ATSS: Detecting AI-Generated Videos via Anomalous Temporal Self-Similarity
Hang Wang 1,2, Chao Shen 1, Lei Zhang 2, Zhi-Qi Cheng 3
Published on arXiv
2604.04029
Output Integrity Attack
OWASP ML Top 10 — ML09
Key Finding
Significantly outperforms state-of-the-art methods across AP, AUC, and ACC metrics on four large-scale benchmarks with superior cross-model generalization
ATSS
Novel technique introduced
AI-generated videos (AIGVs) have achieved unprecedented photorealism, posing severe threats to digital forensics. Existing AIGV detectors focus mainly on localized artifacts or short-term temporal inconsistencies, thus often fail to capture the underlying generative logic governing global temporal evolution, limiting AIGV detection performance. In this paper, we identify a distinctive fingerprint in AIGVs, termed anomalous temporal self-similarity (ATSS). Unlike real videos that exhibit stochastic natural dynamics, AIGVs follow deterministic anchor-driven trajectories (e.g., text or image prompts), inducing unnaturally repetitive correlations across visual and semantic domains. To exploit this, we propose the ATSS method, a multimodal detection framework that exploits this insight via a triple-similarity representation and a cross-attentive fusion mechanism.

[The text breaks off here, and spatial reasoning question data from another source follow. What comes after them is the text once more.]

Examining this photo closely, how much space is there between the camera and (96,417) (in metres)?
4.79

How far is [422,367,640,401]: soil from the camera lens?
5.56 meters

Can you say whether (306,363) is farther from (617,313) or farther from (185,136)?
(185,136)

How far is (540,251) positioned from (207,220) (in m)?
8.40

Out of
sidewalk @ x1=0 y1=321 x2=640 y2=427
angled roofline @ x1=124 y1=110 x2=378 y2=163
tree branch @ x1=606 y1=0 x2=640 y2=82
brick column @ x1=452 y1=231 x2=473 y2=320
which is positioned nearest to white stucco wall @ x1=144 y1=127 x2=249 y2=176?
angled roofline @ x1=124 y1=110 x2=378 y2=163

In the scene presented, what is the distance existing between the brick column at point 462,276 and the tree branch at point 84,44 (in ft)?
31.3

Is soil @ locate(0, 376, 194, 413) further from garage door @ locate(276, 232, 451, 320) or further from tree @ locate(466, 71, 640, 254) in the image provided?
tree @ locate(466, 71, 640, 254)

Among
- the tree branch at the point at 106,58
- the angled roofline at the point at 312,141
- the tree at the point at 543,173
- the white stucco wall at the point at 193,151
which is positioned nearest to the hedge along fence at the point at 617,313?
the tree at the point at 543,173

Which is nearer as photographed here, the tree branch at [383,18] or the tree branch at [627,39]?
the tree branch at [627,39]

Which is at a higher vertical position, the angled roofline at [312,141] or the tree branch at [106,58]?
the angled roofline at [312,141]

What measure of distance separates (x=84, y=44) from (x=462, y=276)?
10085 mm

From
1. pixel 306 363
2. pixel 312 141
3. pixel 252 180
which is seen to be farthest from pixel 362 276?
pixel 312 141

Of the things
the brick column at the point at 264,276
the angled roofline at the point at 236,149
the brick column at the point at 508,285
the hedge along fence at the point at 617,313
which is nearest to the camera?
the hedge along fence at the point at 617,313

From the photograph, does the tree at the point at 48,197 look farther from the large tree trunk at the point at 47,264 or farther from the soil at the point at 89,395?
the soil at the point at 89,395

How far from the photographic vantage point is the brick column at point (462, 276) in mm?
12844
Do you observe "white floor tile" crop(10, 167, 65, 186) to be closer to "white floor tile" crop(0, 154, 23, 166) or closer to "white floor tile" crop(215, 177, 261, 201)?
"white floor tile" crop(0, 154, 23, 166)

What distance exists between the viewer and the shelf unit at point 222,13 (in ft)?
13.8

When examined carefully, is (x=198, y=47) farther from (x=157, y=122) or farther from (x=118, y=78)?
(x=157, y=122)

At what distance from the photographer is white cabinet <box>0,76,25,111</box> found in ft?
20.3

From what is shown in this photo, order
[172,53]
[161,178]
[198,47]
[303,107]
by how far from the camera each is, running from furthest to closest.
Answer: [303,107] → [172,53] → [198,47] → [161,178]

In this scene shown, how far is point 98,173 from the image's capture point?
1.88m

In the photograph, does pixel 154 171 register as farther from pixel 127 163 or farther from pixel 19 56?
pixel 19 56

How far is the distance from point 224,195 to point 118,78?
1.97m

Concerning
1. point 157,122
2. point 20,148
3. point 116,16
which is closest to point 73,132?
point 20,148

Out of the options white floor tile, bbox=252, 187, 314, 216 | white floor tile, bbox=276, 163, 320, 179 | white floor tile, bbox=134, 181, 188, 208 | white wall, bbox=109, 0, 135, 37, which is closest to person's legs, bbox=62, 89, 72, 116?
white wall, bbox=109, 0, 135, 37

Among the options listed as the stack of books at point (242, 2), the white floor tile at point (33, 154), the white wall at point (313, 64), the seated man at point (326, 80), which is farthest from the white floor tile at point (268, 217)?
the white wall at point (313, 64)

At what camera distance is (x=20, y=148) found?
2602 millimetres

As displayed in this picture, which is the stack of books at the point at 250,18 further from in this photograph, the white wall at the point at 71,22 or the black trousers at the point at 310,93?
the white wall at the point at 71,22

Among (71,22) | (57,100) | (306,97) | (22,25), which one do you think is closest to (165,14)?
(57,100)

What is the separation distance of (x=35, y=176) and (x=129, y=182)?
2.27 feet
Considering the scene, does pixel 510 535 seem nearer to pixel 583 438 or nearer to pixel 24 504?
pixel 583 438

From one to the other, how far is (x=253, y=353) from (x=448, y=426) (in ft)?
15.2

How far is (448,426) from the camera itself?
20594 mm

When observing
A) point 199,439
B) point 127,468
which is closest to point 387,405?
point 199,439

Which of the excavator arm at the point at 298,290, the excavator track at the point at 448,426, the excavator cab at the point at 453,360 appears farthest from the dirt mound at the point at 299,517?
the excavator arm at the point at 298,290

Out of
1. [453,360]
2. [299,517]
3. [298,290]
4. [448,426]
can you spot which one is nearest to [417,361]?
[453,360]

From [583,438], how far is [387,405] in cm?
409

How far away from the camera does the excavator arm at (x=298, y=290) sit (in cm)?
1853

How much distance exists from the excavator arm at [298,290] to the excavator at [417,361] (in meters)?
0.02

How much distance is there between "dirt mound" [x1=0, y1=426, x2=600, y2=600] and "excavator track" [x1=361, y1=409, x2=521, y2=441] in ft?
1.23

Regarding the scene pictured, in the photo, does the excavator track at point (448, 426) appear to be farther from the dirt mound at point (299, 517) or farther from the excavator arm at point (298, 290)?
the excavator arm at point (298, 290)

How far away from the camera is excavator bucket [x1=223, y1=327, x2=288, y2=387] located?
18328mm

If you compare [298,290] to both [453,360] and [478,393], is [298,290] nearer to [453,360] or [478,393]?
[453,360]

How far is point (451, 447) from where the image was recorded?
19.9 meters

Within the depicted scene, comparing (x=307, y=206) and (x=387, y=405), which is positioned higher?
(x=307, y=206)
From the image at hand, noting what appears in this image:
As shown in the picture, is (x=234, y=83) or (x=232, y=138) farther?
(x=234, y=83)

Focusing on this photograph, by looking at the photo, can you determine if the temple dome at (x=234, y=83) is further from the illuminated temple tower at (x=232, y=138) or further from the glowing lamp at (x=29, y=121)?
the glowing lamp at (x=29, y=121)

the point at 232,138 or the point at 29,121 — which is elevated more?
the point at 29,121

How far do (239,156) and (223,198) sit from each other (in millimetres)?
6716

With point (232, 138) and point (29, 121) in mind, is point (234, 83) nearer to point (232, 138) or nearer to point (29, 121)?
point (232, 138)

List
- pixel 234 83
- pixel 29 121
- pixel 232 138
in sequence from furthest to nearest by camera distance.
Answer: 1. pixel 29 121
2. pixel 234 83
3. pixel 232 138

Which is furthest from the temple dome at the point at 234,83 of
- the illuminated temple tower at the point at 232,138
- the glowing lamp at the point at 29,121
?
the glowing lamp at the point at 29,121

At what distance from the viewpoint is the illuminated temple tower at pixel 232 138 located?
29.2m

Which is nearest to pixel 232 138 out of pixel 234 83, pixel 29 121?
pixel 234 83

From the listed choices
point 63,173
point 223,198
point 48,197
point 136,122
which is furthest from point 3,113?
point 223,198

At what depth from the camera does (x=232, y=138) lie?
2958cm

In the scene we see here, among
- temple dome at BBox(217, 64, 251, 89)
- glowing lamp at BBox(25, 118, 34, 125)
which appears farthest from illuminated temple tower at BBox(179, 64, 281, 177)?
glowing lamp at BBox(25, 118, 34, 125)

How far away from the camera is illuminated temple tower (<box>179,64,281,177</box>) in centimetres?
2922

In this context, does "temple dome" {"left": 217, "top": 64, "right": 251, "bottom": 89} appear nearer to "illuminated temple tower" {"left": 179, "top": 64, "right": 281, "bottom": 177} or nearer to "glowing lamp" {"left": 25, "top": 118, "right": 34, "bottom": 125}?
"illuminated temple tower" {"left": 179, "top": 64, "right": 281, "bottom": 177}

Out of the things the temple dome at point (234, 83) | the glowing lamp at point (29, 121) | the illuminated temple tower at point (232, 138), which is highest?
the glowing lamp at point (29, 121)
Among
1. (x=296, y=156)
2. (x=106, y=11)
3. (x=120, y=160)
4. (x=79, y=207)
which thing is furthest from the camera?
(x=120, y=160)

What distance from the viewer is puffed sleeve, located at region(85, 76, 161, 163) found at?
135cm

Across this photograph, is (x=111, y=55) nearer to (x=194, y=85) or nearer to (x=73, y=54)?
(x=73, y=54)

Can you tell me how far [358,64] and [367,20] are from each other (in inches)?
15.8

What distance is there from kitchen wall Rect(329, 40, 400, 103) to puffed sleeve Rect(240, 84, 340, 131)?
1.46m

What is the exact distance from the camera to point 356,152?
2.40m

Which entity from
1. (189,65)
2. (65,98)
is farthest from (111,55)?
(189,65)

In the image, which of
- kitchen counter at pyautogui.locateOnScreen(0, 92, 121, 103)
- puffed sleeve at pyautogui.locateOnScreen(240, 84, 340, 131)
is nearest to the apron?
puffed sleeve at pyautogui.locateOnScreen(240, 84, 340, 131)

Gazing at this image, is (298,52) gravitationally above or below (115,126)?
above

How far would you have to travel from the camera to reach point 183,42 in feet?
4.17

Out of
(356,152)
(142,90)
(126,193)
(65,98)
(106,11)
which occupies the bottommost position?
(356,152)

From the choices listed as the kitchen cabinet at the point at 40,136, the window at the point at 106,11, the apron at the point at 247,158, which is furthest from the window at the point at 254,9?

Specifically, ATSS reconstructs semantic trajectories by leveraging frame-wise descriptions to construct visual, textual, and cross-modal similarity matrices, which jointly quantify the inherent temporal anomalies. These matrices are encoded by dedicated Transformer encoders and integrated via a bidirectional cross-attentive fusion module to effectively model intra- and inter-modal dynamics. Extensive experiments on four large-scale benchmarks, including GenVideo, EvalCrafter, VideoPhy, and VidProM, demonstrate that ATSS significantly outperforms state-of-the-art methods in terms of AP, AUC, and ACC metrics, exhibiting superior generalization across diverse video generation models. Code and models of ATSS will be released at https://github.com/hwang-cs-ime/ATSS.
Key Contributions
- Identifies anomalous temporal self-similarity (ATSS) as a forensic fingerprint distinguishing AI-generated from real videos
- Proposes triple-similarity representation (visual, textual, cross-modal) with cross-attentive fusion for multimodal temporal anomaly detection
- Achieves SOTA performance on four benchmarks (GenVideo, EvalCrafter, VideoPhy, VidProM) with superior generalization
🛡️ Threat Analysis
Paper focuses on detecting AI-generated video content to verify authenticity and provenance — this is output integrity. The detector distinguishes synthetic videos from real ones, a classic deepfake/AI-content detection task.